Monday, February 17, 2014

What a difference a day makes

To cut a long story short, we have lost both babies. It's been an emotional few days, and will probably continue to be so for a while. Having had bleeding episodes on Saturday and Wednesday, this Saturday morning I started bleeding again, only this time it was different.

On Wednesday we saw our OB and got to have another ultrasound. They found two healthy hearts beating and sizes were good, however the size of my "bleeding area" or "Subchoronic Hemorrage" had grown. We talked to our midwife and she assured us there was really nothing we could do but watch and wait, and that this happens sometimes but good outcomes happen a lot.
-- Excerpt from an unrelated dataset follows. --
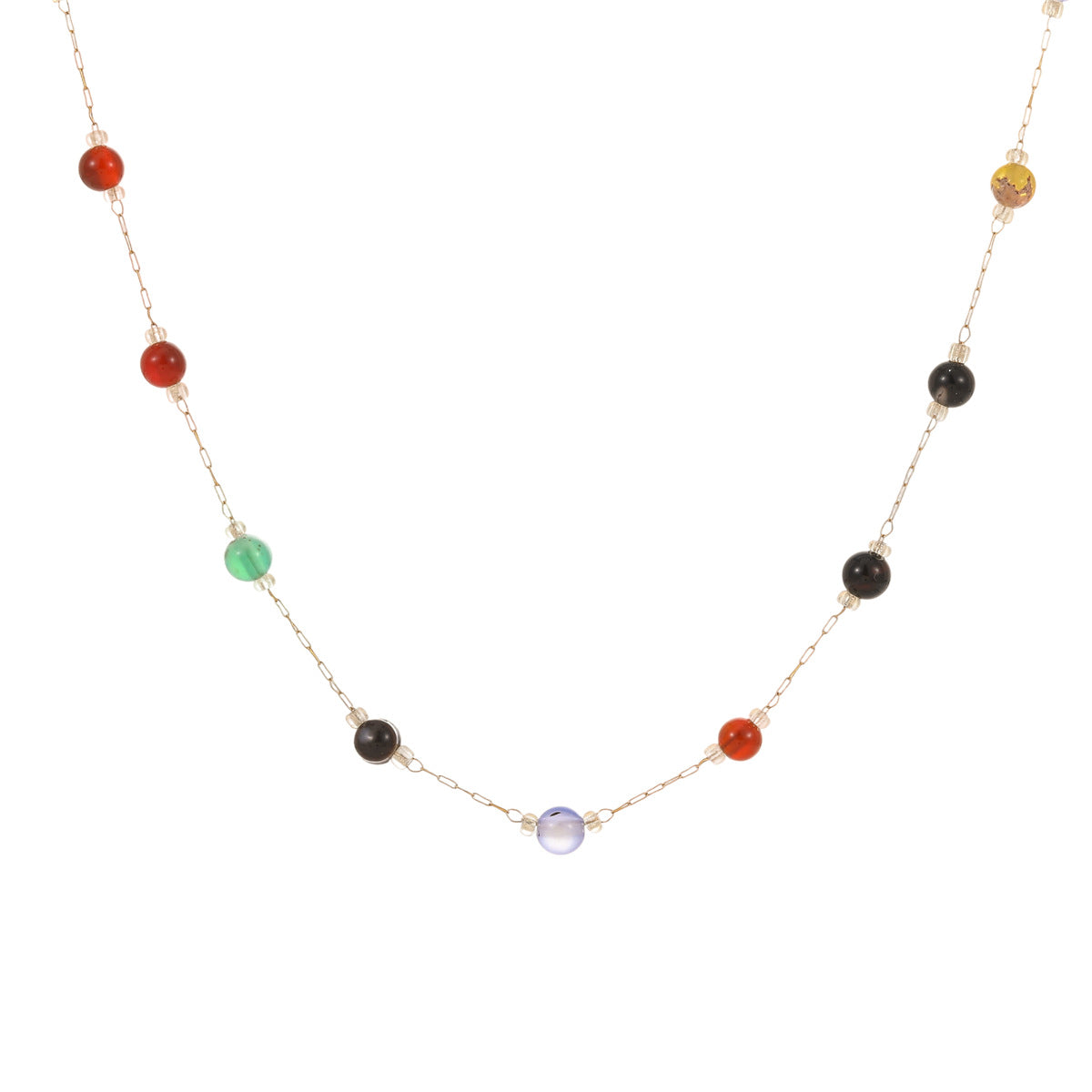 Collana da donna con perle geometriche minimaliste e stellate in acciaio inossidabile con placcatura in oro 18K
On saturday morning we got ready to go out and meet a friend of ours at Freeport. Before we left however I started bleeding again, but this time I passed a large (very large) clot. B called the midwife and she asked us to come into the ER. By the time we got there I was bleeding heavily, in a lot of pain and passing lots of large clots. Before the Dr or midwife even arrived i'd passed one of the babies, a sight I hope to never have to see, or experience again. In a fog the midwife came in and prepared me for a pelvic exam. She saw my cervix was partially open and confirmed I was in the middle of a miscarriage. By this time my pain had got better and we were given the option to go home and wait or to have an ultrasound and potential D&C. I went for the later, more for the ultrasound than D&C, as I wanted to know what was going on in there.
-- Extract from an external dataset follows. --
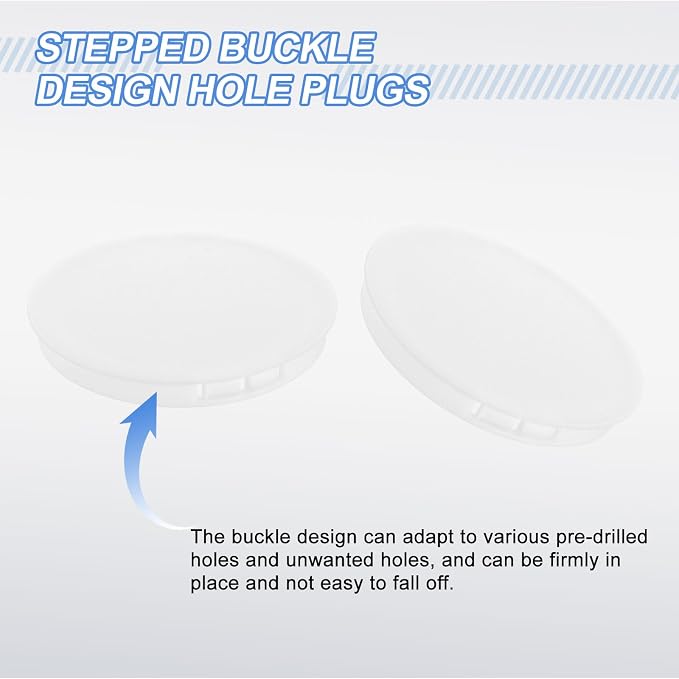 uxcell 4Pcs Plastic Hole Plugs, 80mm Flush Type Panel Plugs, Round Snap - Image 3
We were taken down to the ultrasound once the on call tech got there (within 15 minutes, we were impressed). To our shock one baby was left, and the heart was still beating, though slower than it should have been. It's sac was compressed as well, and my entire uterus was clotted and filled with blood. Though it was a high to see the heartbeat, what was inevitable was obvious. While there was still a heartbeat I couldn't do a D&C, so we went home. Within minutes of arriving home I was in excruciating pain. The second baby was passed shortly after, along with more large ugly clots. I kept passing clots all that day, though the pain did start to fade and the bleeding started to slow by sunday.
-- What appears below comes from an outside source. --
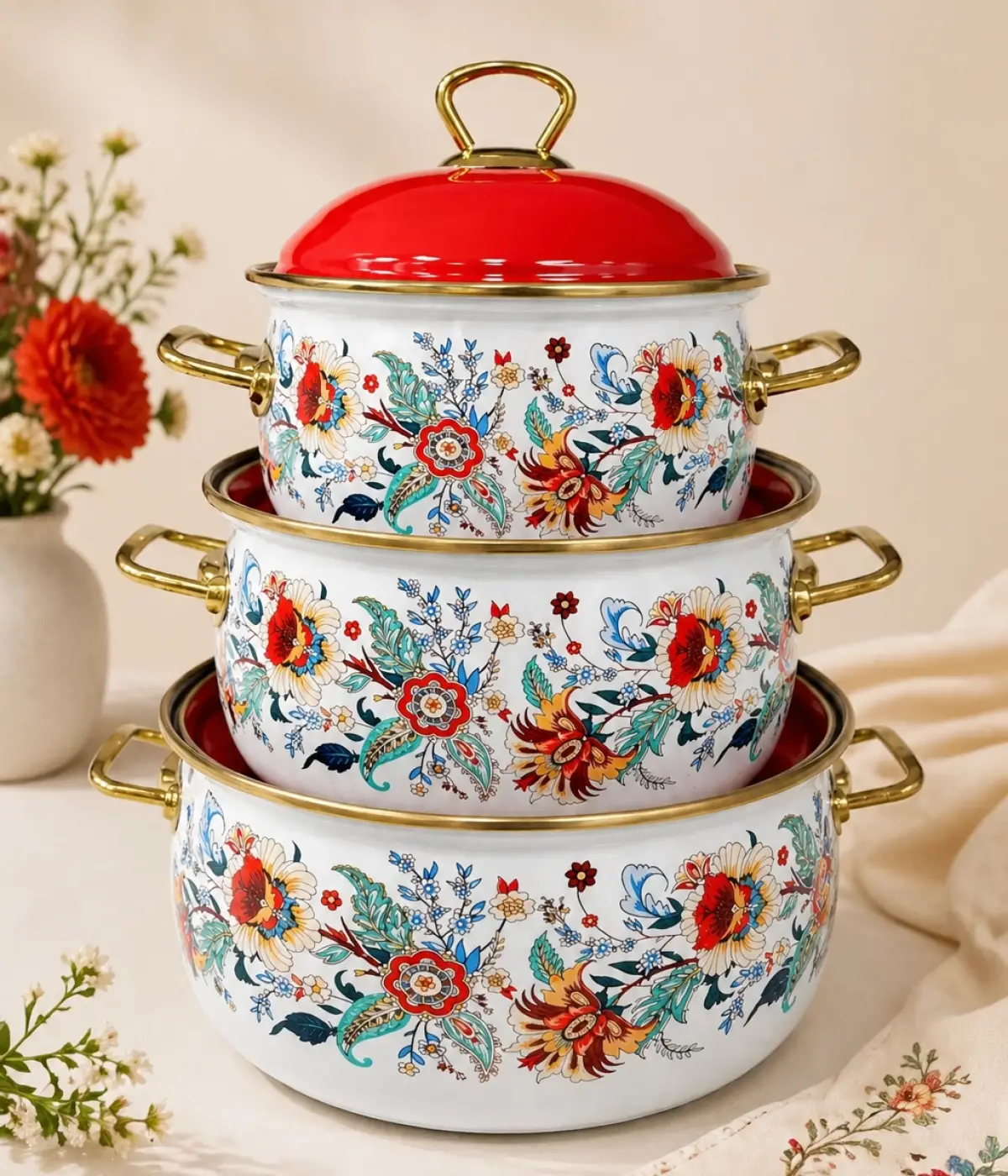 PR Home Magnolia Derin Bombeli Emaye Tencere Seti 16-20-24 cm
I'm still emotionally lost, after all this work, effort and not to mention cost, we're left with nothing. From such joy a week early, to such pain. We're both ready to move on though, we're just figuring it through but are hopeful we can swing another IVF round. I don't want to wait, I know some people need time, but that would be worse for me, i'm not getting younger and with our issues the longer we wait the harder it'll be to realize having a family of our own. The longer i'm made to wait, the more anxious and stressed i'll become. It's not that i'm not mourning the loss of two, healthy, babies to something neither of us expected (if anything I was ready for a chromosome issue to take one or both of them, but not this), I am, I was ready, we were ready, we were thinking home improvements and double cribs. But we need to move on rapidly, especially since I might be out of a job at the end of the year, making expensive IVF treatments an impossibility on any salary I might pick up outside of Academia.

We'll see our OB to get an ultrasound to show everything is gone, and see the IVF clinic sometime this week to discuss next steps. I'm scared as I felt so fortunate to have IVF work on the first round, can that really happen again? Unless money falls from above, we've only got one more round in us.


Saturday 15th February we said goodbye to our 8wk old twins. We'd only known them for two month, and seen them a week earlier, but loved them no less.